Reinforcement Learning with Highly Reduced Input Size and Model Size

This work demonstrates a reinforcement learning demo with highly reduced input size and model size via the DonkeyCar simulator. Instead of using image observations, this works detects the lane lines in the images and uses line endpoint coordinates as observations (8-element array). The final input size is 8 by 8, which stacks up 8 most recent observations. With this highly reduced input size, we can also reduce the model size to 1 convolution layer and 2 fully connected layers. Furthermore, the extracted line coordinate features cancel out irrelevant background features.

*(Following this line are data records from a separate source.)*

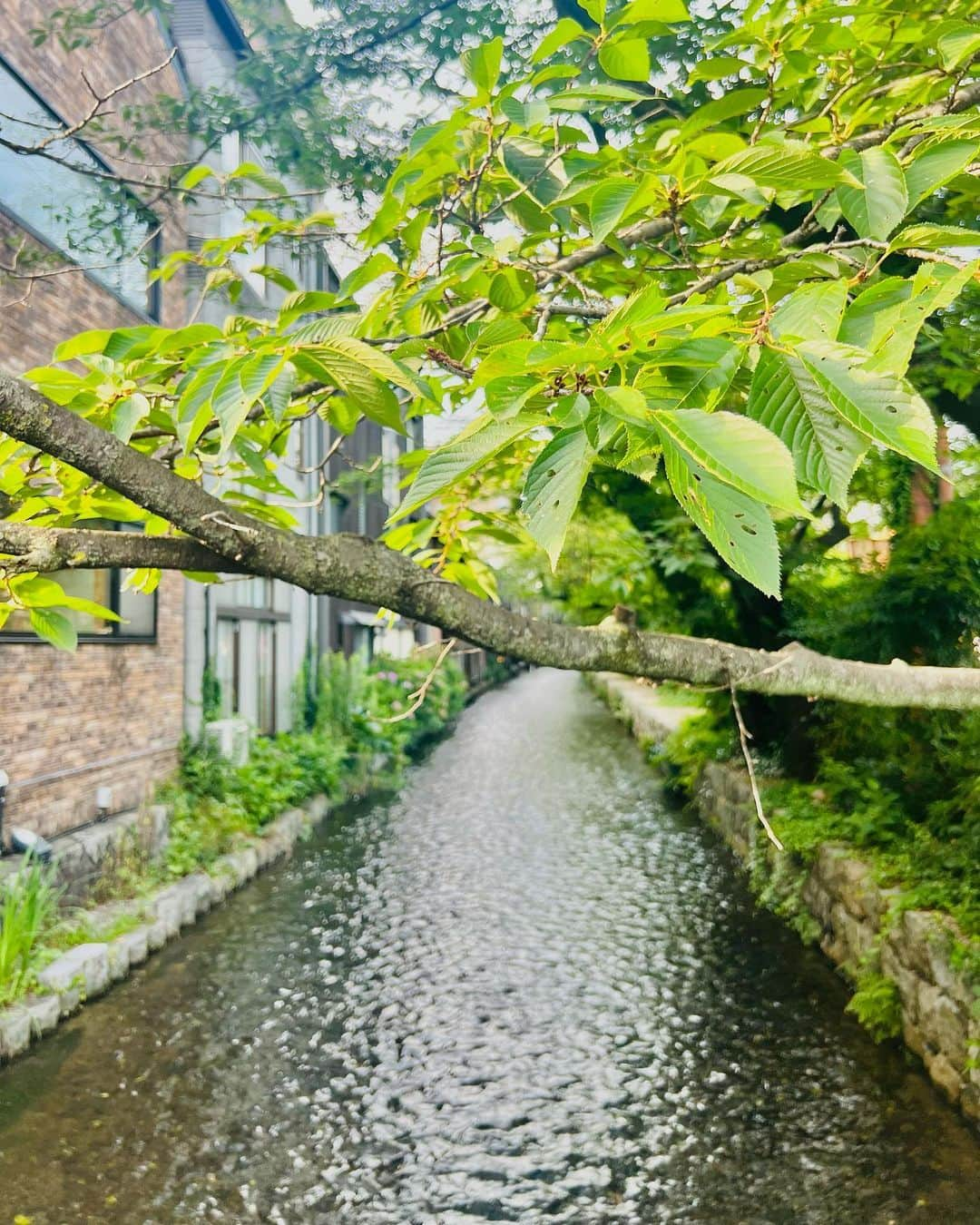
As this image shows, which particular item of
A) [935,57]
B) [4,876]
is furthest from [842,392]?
[4,876]

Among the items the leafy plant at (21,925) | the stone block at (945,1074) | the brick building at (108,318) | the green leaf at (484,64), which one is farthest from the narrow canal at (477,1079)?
the green leaf at (484,64)

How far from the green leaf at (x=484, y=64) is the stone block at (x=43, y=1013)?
16.4 feet

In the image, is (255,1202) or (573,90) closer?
(573,90)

A 0.9 TOP/S/W Accelerator for Structurally Compressed DNNs Featuring Cyclic Sparsely Connected Layers @ ISSCC 2020

Sketching based Big Data Acceleration on Low Power Cores

Wireless medical technologies have created opportunities for new methods of preventive care using biomedical implanted and body-worn devices. The design of the technologies that will enable these applications requires correct delivery of the vital physiological signs of the patient along with the energy management in power-constrained devices. The high cost and even higher risk of battery replacement require that these devices be designed and developed for minimum energy consumption.

Deep Neural Nets for Embedded Big Data Applications

We explore the use of deep neural networks (DNN) for embedded big data applications. Deep neural networks have been demonstrated to outperform state-of-the-art solutions for a variety of complex classification tasks, such as image recognition. The ability to train networks to both perform feature abstraction and classification provides a number of key benefits. One key benefit is that it reduces the burden of the developer to produce efficient, optimal feature engineering, which typically requires expert domain-knowledge and significant time. A second key benefit is that the network’s complexity can be adjusted to achieve desired accuracy performance. Despite these benefits, DNNs have yet to be fully realized in an embedded setting. In this research, we explore novel architecture optimizations and develop optimal static mappings for neural networks onto highly parallel, highly granular hardware processors such as many-cores and embedded GPUs.

A Low Power Wearable Tongue Drive System for People with Severe Disabilities

This work demonstrates an ultra low power multi-sensor Tongue Drive System (TDS) used for individuals with severe disabilities to control their environment using their tongue movement. An ultra low power local processor is proposed which can perform all signal processing at sensor side, rather than sending all raw data out. The proposed TDS will significantly reduce the transmission power consumption and subsequently increase the battery life. Assuming the TDS user issuing one command per second, implementing the proposed local processing reduces the data volume that needs to be wirelessly transmitted to a PC or smartphone by a factor of 1500x, from 12 kbit/s to approximately 8 bit/s. The proposed processor consists of three blocks: I2C protocol for communication, External Magnetic Field (EMF) Attenuation, and Logistic Regression machine learning for command classification. The processor is implemented in 65-nm CMOS technology, occupies 0.016 mm2 and consumes 3.9 nJ energy, which is 41 times smaller than the implementation in the previous work. For demonstration, the complete TDS on headset with FPGA, Bluetooth, battery and sensors has been tested. The detection accuracy is 90.12%.